By the time this paper hits the streets or the internet I will have turned forty. The big Four O! Somewhere I read or somebody told me that we all mellow as we get older. Fat chance. Sometimes I think I’m still the same angry young man, fighting with the same “take no prisoners” mind-set, that I was at twenty-five.
This week was exceptionally trying. Our offices are being painted and the place is a mess. My files are scattered and only G-d and my office partner, Bill, know where half my stuff is. Neither one is talking.
Getting my house ready for sale is equally disruptive. Nothing major needs repaired or fixed, but it is amazing how many flaws can be stored in 2000 square feet.
Three totally unneeded sources of aggravation invaded my turbulent week. My first was a disagreement with the shop where Phillip had rented a tux. We had a quiet chat. I chatted. The manager was quiet. Case closed.
The second conflict was over my computer. It took two visits to their facility this week but I think (I hope) that my system is finally fixed. My 486SX is less than thirteen months old. It has had the motherboard replaced four times. A variety of other parts have either been repaired or replaced after gentle prodding on my part. With any kind of luck it will still be working the day you read this column.
My last source of aggravation was the most indefensible. Buying a house is the financial equivalent of driving to work naked. Totally exposed, you wait for complete strangers to grudgingly accept you.
My credit report came in the mail Thursday. I was sitting at my desk Friday morning, enjoying coffee and a cinnamon roll, when an entry caught my eye. There was a collection entry for $26 from University Dermatologists. I couldn’t believe it.
In the spring of 1992 I made an appointment to see Dr. Craig Elmets about a small growth on my left arm. He rescheduled our first appointment and then kept me waiting for an hour and a half the day we finally got together. Had we not shaken hands, Dr. Elmets would have never been within three feet of me during our brief encounter. He saw the growth, said that it was not cancerous and that insurance wouldn’t pay for its removal, and he left.
I received a statement from my insurance company a few weeks later. The usual, customary, and reasonable charge for the office visit was $39. That amount was credited to my deductible. Dr. Elmets’s charge was $65, nearly double the accepted rate. I copied the form and sent a note and a check for $39. That should have been the end of this story.
First came the threatening notes. Then came the harassing phone calls. The care given by University Dermatologists hadn’t been worth a dime. Elemets and crew certainly didn’t deserve $65.
Bill and I have done medical collections in the past. We followed the basic rules: no nasty calls, terminate any small claims (under $200) where service was questioned, and no legal pursuit of any claim under $500. I was staring at a $26 entry.
The mortgage banker was very understanding. He told me that my five pages of perfect credit meant nothing as long as this entry was unsettled. Pay the doctor or forget the house. I was lucky. Elmets overcharged me only $26. It could have been $126.
In essence, University Dermatologists was holding me hostage. I called the office. They referred me to a “billing office” located elsewhere in the building. I asked the billing office to justify the charges and they referred me back to the other office. Nobody’s accountable. They just do what they’re told. Responsibility diffused.
I gave up. Friday afternoon I went to Elmet’s office and gave them hell and $26. Yes, I could have simply sent the money and hoped that they eventually corrected my credit report, but how many more people would they rip off? The only way to protect ourselves in situations like this is to make the experience unpleasant for them, too. Maybe they will think twice before they pursue excess charges again.
The French know how to deal with people who take hostages. They shoot them. Here we pay them exorbitant fees and call them doctor.

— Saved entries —
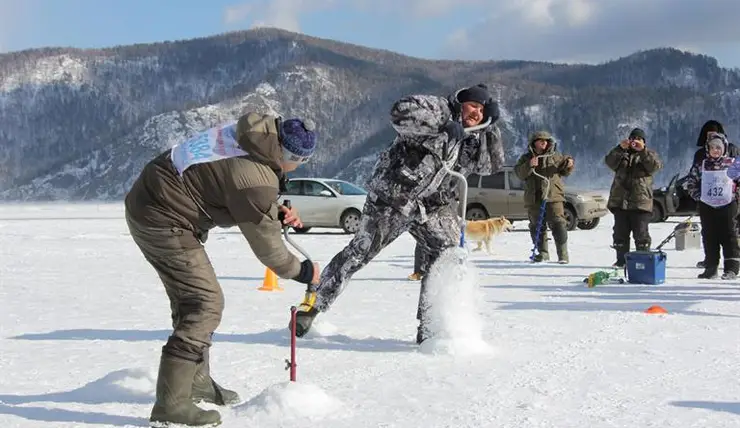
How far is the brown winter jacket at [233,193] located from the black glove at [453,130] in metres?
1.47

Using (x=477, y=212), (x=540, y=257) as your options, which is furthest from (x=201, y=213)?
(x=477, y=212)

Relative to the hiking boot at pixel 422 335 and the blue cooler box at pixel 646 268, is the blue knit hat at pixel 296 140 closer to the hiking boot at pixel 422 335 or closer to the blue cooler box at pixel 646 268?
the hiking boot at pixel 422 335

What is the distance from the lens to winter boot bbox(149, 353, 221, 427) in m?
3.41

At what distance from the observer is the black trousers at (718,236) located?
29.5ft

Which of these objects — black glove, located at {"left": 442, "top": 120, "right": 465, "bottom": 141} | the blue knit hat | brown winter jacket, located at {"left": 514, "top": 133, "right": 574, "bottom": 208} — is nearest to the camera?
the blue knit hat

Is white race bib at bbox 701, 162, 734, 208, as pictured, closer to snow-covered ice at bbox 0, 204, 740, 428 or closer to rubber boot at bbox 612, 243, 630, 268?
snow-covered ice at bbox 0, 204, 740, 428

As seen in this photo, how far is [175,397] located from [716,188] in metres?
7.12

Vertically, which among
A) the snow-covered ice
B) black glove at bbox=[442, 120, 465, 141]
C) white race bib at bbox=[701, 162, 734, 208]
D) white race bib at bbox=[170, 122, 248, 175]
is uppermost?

— ASSIGNMENT —
In the column about turning forty, how many times has the writer's 486SX had its motherboard replaced? These saved entries come from a separate source, not from the column.

— RESPONSE BELOW —
Four times.